Cost of Unmitigated Climate Change and Alternative Technology: Fact vs. Fiction
Lomborg cites the IPCC 2014 assessment in order to stipulate that unmitigated climate change will cost the planet 0.2% and 2% of gross domestic product, concluding that it’s “simply not the end of the world.” However, Lomborg fails to include the rest of the IPCC’s statements that these are incomplete estimates, and that losses are more likely than not to be greater rather than smaller than that range. This is because those estimates do not account for catastrophic changes, tipping points, and many other factors. The IPCC’s most recent report includes the estimated costs for warming of 1.5˚C and 2˚C, which include market and non-market impacts, impacts due to sea level rise, and impacts associated with large scale discontinuities, and found those costs to be $54 and $69 trillion respectively. These figures definitely do not represent a future that is as encouraging as Lomborg would suggest.

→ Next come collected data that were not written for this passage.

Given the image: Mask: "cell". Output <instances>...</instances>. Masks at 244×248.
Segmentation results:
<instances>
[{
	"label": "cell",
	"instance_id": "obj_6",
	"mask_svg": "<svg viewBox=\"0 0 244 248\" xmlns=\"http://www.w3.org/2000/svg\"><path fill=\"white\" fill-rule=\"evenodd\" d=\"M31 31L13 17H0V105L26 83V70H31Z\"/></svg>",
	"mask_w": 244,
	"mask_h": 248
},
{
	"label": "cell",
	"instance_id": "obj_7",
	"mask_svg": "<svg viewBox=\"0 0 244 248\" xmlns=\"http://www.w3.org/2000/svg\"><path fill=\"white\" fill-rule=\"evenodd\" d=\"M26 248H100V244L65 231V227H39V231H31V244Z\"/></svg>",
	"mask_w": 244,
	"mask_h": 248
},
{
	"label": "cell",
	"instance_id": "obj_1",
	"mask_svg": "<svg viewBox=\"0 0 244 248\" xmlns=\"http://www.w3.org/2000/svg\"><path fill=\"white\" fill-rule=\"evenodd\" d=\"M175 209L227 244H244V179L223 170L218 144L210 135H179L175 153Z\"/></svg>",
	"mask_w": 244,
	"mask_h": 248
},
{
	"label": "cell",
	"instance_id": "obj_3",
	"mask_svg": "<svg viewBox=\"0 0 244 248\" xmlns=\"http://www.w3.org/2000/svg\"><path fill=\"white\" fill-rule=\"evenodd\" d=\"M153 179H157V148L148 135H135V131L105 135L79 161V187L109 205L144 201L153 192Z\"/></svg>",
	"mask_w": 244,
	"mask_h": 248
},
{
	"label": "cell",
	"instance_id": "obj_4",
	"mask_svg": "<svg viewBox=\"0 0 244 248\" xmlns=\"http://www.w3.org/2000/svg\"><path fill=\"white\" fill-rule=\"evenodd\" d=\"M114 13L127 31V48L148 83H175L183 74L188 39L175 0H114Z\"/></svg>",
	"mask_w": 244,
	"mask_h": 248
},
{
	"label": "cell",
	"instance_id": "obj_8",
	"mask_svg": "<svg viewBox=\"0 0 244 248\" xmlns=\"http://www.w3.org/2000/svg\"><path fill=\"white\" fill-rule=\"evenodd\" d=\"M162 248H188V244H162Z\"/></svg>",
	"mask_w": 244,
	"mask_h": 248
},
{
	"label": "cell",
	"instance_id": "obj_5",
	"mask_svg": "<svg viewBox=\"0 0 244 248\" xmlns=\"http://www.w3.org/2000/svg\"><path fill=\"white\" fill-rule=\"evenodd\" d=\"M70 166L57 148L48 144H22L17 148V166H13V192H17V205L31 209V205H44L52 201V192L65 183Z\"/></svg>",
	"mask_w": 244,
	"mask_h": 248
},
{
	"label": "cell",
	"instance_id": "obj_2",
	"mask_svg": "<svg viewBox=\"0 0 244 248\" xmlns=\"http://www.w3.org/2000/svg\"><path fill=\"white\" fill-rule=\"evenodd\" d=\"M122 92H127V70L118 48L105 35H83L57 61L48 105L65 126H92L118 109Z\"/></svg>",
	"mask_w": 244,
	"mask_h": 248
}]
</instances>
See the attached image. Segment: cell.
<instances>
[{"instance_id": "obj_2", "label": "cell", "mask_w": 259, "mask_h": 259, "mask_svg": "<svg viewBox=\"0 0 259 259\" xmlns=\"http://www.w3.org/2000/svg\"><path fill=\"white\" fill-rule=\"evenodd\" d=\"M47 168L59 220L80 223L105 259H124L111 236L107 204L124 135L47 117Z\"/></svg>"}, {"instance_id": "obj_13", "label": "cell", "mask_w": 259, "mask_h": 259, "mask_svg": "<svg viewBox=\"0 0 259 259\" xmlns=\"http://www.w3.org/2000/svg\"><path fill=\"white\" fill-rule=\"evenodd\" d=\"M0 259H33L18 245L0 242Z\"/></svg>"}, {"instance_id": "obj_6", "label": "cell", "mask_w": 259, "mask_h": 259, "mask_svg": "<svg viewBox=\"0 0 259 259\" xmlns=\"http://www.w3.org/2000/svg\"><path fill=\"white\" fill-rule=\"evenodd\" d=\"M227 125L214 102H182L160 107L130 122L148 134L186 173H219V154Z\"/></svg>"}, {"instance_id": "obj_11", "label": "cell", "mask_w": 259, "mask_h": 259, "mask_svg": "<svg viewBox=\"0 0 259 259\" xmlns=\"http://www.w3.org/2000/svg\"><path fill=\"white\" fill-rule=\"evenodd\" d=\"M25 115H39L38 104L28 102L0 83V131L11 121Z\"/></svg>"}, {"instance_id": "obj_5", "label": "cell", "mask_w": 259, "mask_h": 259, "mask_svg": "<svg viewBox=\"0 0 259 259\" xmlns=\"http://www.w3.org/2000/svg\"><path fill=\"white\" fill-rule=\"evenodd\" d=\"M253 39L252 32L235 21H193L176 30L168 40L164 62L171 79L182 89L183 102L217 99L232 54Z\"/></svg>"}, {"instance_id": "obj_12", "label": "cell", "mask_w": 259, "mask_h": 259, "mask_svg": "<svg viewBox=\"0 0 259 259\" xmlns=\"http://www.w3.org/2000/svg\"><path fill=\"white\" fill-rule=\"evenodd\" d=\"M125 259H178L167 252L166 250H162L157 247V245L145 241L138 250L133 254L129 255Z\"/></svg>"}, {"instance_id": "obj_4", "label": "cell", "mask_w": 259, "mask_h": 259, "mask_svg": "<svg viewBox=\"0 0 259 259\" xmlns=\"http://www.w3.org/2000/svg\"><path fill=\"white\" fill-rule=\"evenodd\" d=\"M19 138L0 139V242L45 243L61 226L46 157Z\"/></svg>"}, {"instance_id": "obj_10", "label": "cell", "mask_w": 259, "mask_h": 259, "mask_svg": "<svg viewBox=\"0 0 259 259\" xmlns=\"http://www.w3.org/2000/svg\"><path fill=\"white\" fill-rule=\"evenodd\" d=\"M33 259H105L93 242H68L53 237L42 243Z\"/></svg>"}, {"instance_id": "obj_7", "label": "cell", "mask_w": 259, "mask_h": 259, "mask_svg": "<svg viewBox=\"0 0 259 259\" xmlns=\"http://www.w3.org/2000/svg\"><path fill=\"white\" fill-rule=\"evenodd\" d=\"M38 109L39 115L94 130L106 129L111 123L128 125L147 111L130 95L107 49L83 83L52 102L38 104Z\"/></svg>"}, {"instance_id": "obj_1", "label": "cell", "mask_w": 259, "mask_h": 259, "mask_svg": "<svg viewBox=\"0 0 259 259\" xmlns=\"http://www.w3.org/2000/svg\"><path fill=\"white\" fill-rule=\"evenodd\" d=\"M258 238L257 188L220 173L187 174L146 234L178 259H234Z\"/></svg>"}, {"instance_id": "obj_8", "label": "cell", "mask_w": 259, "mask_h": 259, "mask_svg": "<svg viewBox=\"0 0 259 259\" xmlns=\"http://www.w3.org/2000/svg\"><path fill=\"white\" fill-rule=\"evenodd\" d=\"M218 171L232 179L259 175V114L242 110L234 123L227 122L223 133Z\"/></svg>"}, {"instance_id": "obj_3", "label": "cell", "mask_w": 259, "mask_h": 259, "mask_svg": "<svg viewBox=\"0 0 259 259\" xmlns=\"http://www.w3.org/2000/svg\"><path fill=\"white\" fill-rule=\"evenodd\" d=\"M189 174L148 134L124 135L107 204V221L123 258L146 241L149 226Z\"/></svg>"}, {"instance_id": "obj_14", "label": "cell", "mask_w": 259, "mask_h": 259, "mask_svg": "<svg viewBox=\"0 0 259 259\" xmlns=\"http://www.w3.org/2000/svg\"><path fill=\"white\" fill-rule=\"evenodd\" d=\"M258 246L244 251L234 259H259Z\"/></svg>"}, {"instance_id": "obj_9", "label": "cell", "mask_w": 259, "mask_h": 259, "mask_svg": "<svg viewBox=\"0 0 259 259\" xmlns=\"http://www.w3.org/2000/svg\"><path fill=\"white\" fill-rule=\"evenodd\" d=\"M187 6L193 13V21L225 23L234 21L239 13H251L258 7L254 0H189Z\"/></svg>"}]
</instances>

Another assertion made by Lomborg is that all use of fossil fuels would need to stop in less than four years in order to achieve the 1.5˚C target. This is simply not true. Nowhere in the IPCC’s special report do they claim that all fossil fuel use would need to stop in the next four years. The IPCC determines that in order to limit global warming to 1.5˚C, global greenhouse gas emissions would need to drop to 45 percent below 2010 levels by 2030 and reach net-zero emissions by 2050.
Source: IPCC Special Report
All the emissions pathways presented by the IPCC show greenhouse gas emissions, and thus fossil fuel use, extending well beyond 4 years, so Lomborg’s assertion is simply incorrect.

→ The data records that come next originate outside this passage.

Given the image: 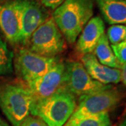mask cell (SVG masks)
I'll list each match as a JSON object with an SVG mask.
<instances>
[{
	"instance_id": "1",
	"label": "cell",
	"mask_w": 126,
	"mask_h": 126,
	"mask_svg": "<svg viewBox=\"0 0 126 126\" xmlns=\"http://www.w3.org/2000/svg\"><path fill=\"white\" fill-rule=\"evenodd\" d=\"M94 0H65L55 9L53 18L65 40L74 44L93 18Z\"/></svg>"
},
{
	"instance_id": "2",
	"label": "cell",
	"mask_w": 126,
	"mask_h": 126,
	"mask_svg": "<svg viewBox=\"0 0 126 126\" xmlns=\"http://www.w3.org/2000/svg\"><path fill=\"white\" fill-rule=\"evenodd\" d=\"M77 104L76 96L63 86L47 97L33 100L30 114L41 118L48 126H64Z\"/></svg>"
},
{
	"instance_id": "3",
	"label": "cell",
	"mask_w": 126,
	"mask_h": 126,
	"mask_svg": "<svg viewBox=\"0 0 126 126\" xmlns=\"http://www.w3.org/2000/svg\"><path fill=\"white\" fill-rule=\"evenodd\" d=\"M33 100L27 87L14 83L0 86V109L12 126H20L30 116Z\"/></svg>"
},
{
	"instance_id": "4",
	"label": "cell",
	"mask_w": 126,
	"mask_h": 126,
	"mask_svg": "<svg viewBox=\"0 0 126 126\" xmlns=\"http://www.w3.org/2000/svg\"><path fill=\"white\" fill-rule=\"evenodd\" d=\"M27 44L31 51L48 58L56 57L66 48V40L53 16L33 32Z\"/></svg>"
},
{
	"instance_id": "5",
	"label": "cell",
	"mask_w": 126,
	"mask_h": 126,
	"mask_svg": "<svg viewBox=\"0 0 126 126\" xmlns=\"http://www.w3.org/2000/svg\"><path fill=\"white\" fill-rule=\"evenodd\" d=\"M121 95L115 88L79 97V102L68 121L108 113L120 102Z\"/></svg>"
},
{
	"instance_id": "6",
	"label": "cell",
	"mask_w": 126,
	"mask_h": 126,
	"mask_svg": "<svg viewBox=\"0 0 126 126\" xmlns=\"http://www.w3.org/2000/svg\"><path fill=\"white\" fill-rule=\"evenodd\" d=\"M59 61L57 57H45L21 48L15 55L14 65L18 78L27 83L45 74Z\"/></svg>"
},
{
	"instance_id": "7",
	"label": "cell",
	"mask_w": 126,
	"mask_h": 126,
	"mask_svg": "<svg viewBox=\"0 0 126 126\" xmlns=\"http://www.w3.org/2000/svg\"><path fill=\"white\" fill-rule=\"evenodd\" d=\"M63 86L75 96L89 94L112 88L92 79L80 62L70 61L65 64Z\"/></svg>"
},
{
	"instance_id": "8",
	"label": "cell",
	"mask_w": 126,
	"mask_h": 126,
	"mask_svg": "<svg viewBox=\"0 0 126 126\" xmlns=\"http://www.w3.org/2000/svg\"><path fill=\"white\" fill-rule=\"evenodd\" d=\"M20 28V44L27 45L33 32L49 18L44 6L36 0H14Z\"/></svg>"
},
{
	"instance_id": "9",
	"label": "cell",
	"mask_w": 126,
	"mask_h": 126,
	"mask_svg": "<svg viewBox=\"0 0 126 126\" xmlns=\"http://www.w3.org/2000/svg\"><path fill=\"white\" fill-rule=\"evenodd\" d=\"M65 64L59 61L41 77L27 83L34 99L47 97L64 85Z\"/></svg>"
},
{
	"instance_id": "10",
	"label": "cell",
	"mask_w": 126,
	"mask_h": 126,
	"mask_svg": "<svg viewBox=\"0 0 126 126\" xmlns=\"http://www.w3.org/2000/svg\"><path fill=\"white\" fill-rule=\"evenodd\" d=\"M81 63L92 79L105 85L121 81V69L111 68L99 63L93 53L83 55Z\"/></svg>"
},
{
	"instance_id": "11",
	"label": "cell",
	"mask_w": 126,
	"mask_h": 126,
	"mask_svg": "<svg viewBox=\"0 0 126 126\" xmlns=\"http://www.w3.org/2000/svg\"><path fill=\"white\" fill-rule=\"evenodd\" d=\"M105 26L103 20L99 16L90 19L78 36L77 51L83 55L93 53L100 38L104 34Z\"/></svg>"
},
{
	"instance_id": "12",
	"label": "cell",
	"mask_w": 126,
	"mask_h": 126,
	"mask_svg": "<svg viewBox=\"0 0 126 126\" xmlns=\"http://www.w3.org/2000/svg\"><path fill=\"white\" fill-rule=\"evenodd\" d=\"M0 30L11 44H20V28L14 0L0 5Z\"/></svg>"
},
{
	"instance_id": "13",
	"label": "cell",
	"mask_w": 126,
	"mask_h": 126,
	"mask_svg": "<svg viewBox=\"0 0 126 126\" xmlns=\"http://www.w3.org/2000/svg\"><path fill=\"white\" fill-rule=\"evenodd\" d=\"M109 25L126 24V0H94Z\"/></svg>"
},
{
	"instance_id": "14",
	"label": "cell",
	"mask_w": 126,
	"mask_h": 126,
	"mask_svg": "<svg viewBox=\"0 0 126 126\" xmlns=\"http://www.w3.org/2000/svg\"><path fill=\"white\" fill-rule=\"evenodd\" d=\"M93 54L101 64L109 67L121 69L122 65L113 53L105 33L98 41L93 51Z\"/></svg>"
},
{
	"instance_id": "15",
	"label": "cell",
	"mask_w": 126,
	"mask_h": 126,
	"mask_svg": "<svg viewBox=\"0 0 126 126\" xmlns=\"http://www.w3.org/2000/svg\"><path fill=\"white\" fill-rule=\"evenodd\" d=\"M108 113L82 118L76 121H68L64 126H111Z\"/></svg>"
},
{
	"instance_id": "16",
	"label": "cell",
	"mask_w": 126,
	"mask_h": 126,
	"mask_svg": "<svg viewBox=\"0 0 126 126\" xmlns=\"http://www.w3.org/2000/svg\"><path fill=\"white\" fill-rule=\"evenodd\" d=\"M14 53L0 38V76H9L14 72Z\"/></svg>"
},
{
	"instance_id": "17",
	"label": "cell",
	"mask_w": 126,
	"mask_h": 126,
	"mask_svg": "<svg viewBox=\"0 0 126 126\" xmlns=\"http://www.w3.org/2000/svg\"><path fill=\"white\" fill-rule=\"evenodd\" d=\"M107 36L111 45L126 41V25L121 24L112 25L107 30Z\"/></svg>"
},
{
	"instance_id": "18",
	"label": "cell",
	"mask_w": 126,
	"mask_h": 126,
	"mask_svg": "<svg viewBox=\"0 0 126 126\" xmlns=\"http://www.w3.org/2000/svg\"><path fill=\"white\" fill-rule=\"evenodd\" d=\"M113 53L121 64H126V41L118 44L111 45Z\"/></svg>"
},
{
	"instance_id": "19",
	"label": "cell",
	"mask_w": 126,
	"mask_h": 126,
	"mask_svg": "<svg viewBox=\"0 0 126 126\" xmlns=\"http://www.w3.org/2000/svg\"><path fill=\"white\" fill-rule=\"evenodd\" d=\"M20 126H48L45 122L41 118L33 116H27Z\"/></svg>"
},
{
	"instance_id": "20",
	"label": "cell",
	"mask_w": 126,
	"mask_h": 126,
	"mask_svg": "<svg viewBox=\"0 0 126 126\" xmlns=\"http://www.w3.org/2000/svg\"><path fill=\"white\" fill-rule=\"evenodd\" d=\"M42 6L52 10L56 9L65 0H39Z\"/></svg>"
},
{
	"instance_id": "21",
	"label": "cell",
	"mask_w": 126,
	"mask_h": 126,
	"mask_svg": "<svg viewBox=\"0 0 126 126\" xmlns=\"http://www.w3.org/2000/svg\"><path fill=\"white\" fill-rule=\"evenodd\" d=\"M121 72V81L125 86H126V64H122Z\"/></svg>"
},
{
	"instance_id": "22",
	"label": "cell",
	"mask_w": 126,
	"mask_h": 126,
	"mask_svg": "<svg viewBox=\"0 0 126 126\" xmlns=\"http://www.w3.org/2000/svg\"><path fill=\"white\" fill-rule=\"evenodd\" d=\"M0 126H11L6 121L0 116Z\"/></svg>"
},
{
	"instance_id": "23",
	"label": "cell",
	"mask_w": 126,
	"mask_h": 126,
	"mask_svg": "<svg viewBox=\"0 0 126 126\" xmlns=\"http://www.w3.org/2000/svg\"><path fill=\"white\" fill-rule=\"evenodd\" d=\"M126 126V118L122 121V123L120 124V126Z\"/></svg>"
}]
</instances>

Lomborg argues that the focus should not be on cutting carbon emissions, but should rather center around resolving the perceived technology deficit that makes it difficult to move away from fossil fuels because green energy is mostly “uncompetitive.” The notion that alternative energy sources still cannot compete with traditional fossil fuel sources is outdated. The prices of renewables, namely wind and solar have dropped drastically over the last decade.
The figure above found in Lazard’s Levelized Cost of Energy Analysis (LCOE) represents the full lifecycle costs of conventional and alternative energy sources. The LCOE values for alternative technologies continue to decline, and in some cases the full-lifecycle costs of building and operating renewables have dropped below the operational costs alone of traditional fossil fuel sources. Thus, the argument that we should not force carbon cuts until the technology is ready is outdated, and the energy market looks well in place to begin converting to a low-carbon future.
Immediate and Forceful Policy
The approach to climate change presented in Henderson’s articles, and the “wait and invest in R&D” approach advocated for in Lomborg’s piece, are incorrect, dangerous, and most importantly implicitly reject Nordhaus’ views on the issue. To assert that Nordhaus’ findings justify no or tepid action on climate change is an incomplete and simply misinformed picture of an economist who has laid the foundation, as well as the justification for immediate action to curb global emissions. Nordhaus is well aware of the costs on society that climate change will impose, and how uncertainty inherent in estimating these damages means that climate action should be stringent and taken immediately. In his own words, “uncertainties would point to more rather than less forceful policy, and one starting sooner rather than later to slow climate change.”